Tuesday, February 10, 2009

New Jerusalem Bible Review

"Still, I am telling you the truth: it is for your own good that I am going, because unless I go, the Paraclete will not come to you; but if I go, I will send him to you." - Jn 16:7 NJB

In my opinion, the New Jerusalem Bible is the best beginner Bible for someone who is new to the Catholic faith or has had a re-conversion back to the faith. Now, when I say that it is a great beginner Bible, I do not mean to suggest that the NJB translation is itself simplistic or easy to read like the Good News Translation for example. My point is that this one Bible has the best collection of Bible study tools and page lay-out in any one volume Catholic Bible currently available. The fact that it was published over 20 years ago is a sad indictment of the poor quality of Catholic Bibles on the market. Before looking at some specifics, let me just say one thing: If you are going to get the NJB, make sure it is the large hardcover edition shown here. Do not waste your time with the other editions that are out there, since those do not include all the study helps that the regular edition does.

The NJB contains the complete text of the ancient canon of scripture, along with up-to-date (as of 1985) and extensive introductions and notes. Eight pages of color maps and indexes, including biblical themes, personal names, and major footnotes.
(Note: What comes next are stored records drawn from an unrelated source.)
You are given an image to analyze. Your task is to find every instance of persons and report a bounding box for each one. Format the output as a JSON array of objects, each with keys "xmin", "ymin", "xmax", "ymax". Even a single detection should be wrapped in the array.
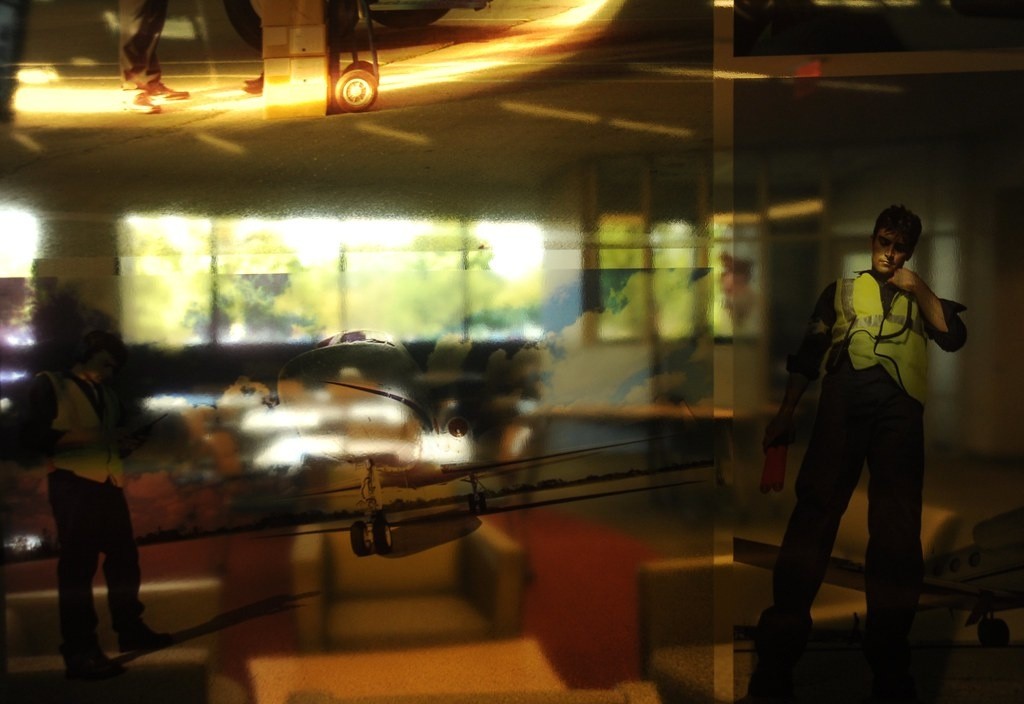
[
  {"xmin": 1, "ymin": 0, "xmax": 262, "ymax": 160},
  {"xmin": 27, "ymin": 331, "xmax": 172, "ymax": 681},
  {"xmin": 736, "ymin": 204, "xmax": 966, "ymax": 704}
]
The NJB is a translation directly from the Hebrew and Greek, unlike, at times its predecessor which did consult the original French edition of the JB. The NJB made use of the Nestle-Aland Novum Testamentum Graece 25th edition and Biblia Hebraica Stuttgartensia with close reference to the LXX. The NJB is a mediating translation, which leans towards functional equivalence. An informative essay by the NJB's chief editor, Dom Henry Wansbrough, can be found here. In it, he states that the five main principles to his work were:

1) To improve the accuracy of translation, introductions and notes. I was acutely aware that the rationale of the NJB was somewhat different from that of the JB. Alexander Jones had conceived the translation primarily as an underlay to the introduction and notes, that is, as a study Bible. But whereas in 1966 there was no modern translation of the whole Bible into English by 1985 several were available. The study aspect had therefore become all the more important.

2) To remove elements which were narrowly Roman Catholic, such as references in the notes to passages used in the Roman Catholic liturgy.

3) Where possible to use the same English word throughout for the same Hebrew concepts. With some concepts I abandoned the attempt to find a modern English equivalent which would serve to translate all instances of a word, e.g. ‘flesh’.

4) In the synoptic gospels and other parallel sets of texts (e.g. the Books of Kings and of Chronicles) to show the differences between the text, in order to make possible a study of the redactional changes made by the authors.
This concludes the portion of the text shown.